Exercise prompt – Rewrite every row below, swapping each occurrence of "Baby" for "Infant" and leaving all other text unchanged.

Short text snippets from websites –
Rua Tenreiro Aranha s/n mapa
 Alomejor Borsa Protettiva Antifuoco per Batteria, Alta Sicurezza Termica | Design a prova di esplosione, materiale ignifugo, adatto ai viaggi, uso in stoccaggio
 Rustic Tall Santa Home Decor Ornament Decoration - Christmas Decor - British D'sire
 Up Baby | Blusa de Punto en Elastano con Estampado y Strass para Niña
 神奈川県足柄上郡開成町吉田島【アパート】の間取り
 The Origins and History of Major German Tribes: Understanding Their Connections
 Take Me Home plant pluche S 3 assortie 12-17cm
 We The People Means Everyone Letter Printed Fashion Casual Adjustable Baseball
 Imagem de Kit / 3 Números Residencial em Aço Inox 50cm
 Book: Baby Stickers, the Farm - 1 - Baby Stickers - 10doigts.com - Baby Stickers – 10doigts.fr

Output of the task –
Rua Tenreiro Aranha s/n mapa
 Alomejor Borsa Protettiva Antifuoco per Batteria, Alta Sicurezza Termica | Design a prova di esplosione, materiale ignifugo, adatto ai viaggi, uso in stoccaggio
 Rustic Tall Santa Home Decor Ornament Decoration - Christmas Decor - British D'sire
 Up Infant | Blusa de Punto en Elastano con Estampado y Strass para Niña
 神奈川県足柄上郡開成町吉田島【アパート】の間取り
 The Origins and History of Major German Tribes: Understanding Their Connections
 Take Me Home plant pluche S 3 assortie 12-17cm
 We The People Means Everyone Letter Printed Fashion Casual Adjustable Baseball
 Imagem de Kit / 3 Números Residencial em Aço Inox 50cm
 Book: Infant Stickers, the Farm - 1 - Infant Stickers - 10doigts.com - Infant Stickers – 10doigts.fr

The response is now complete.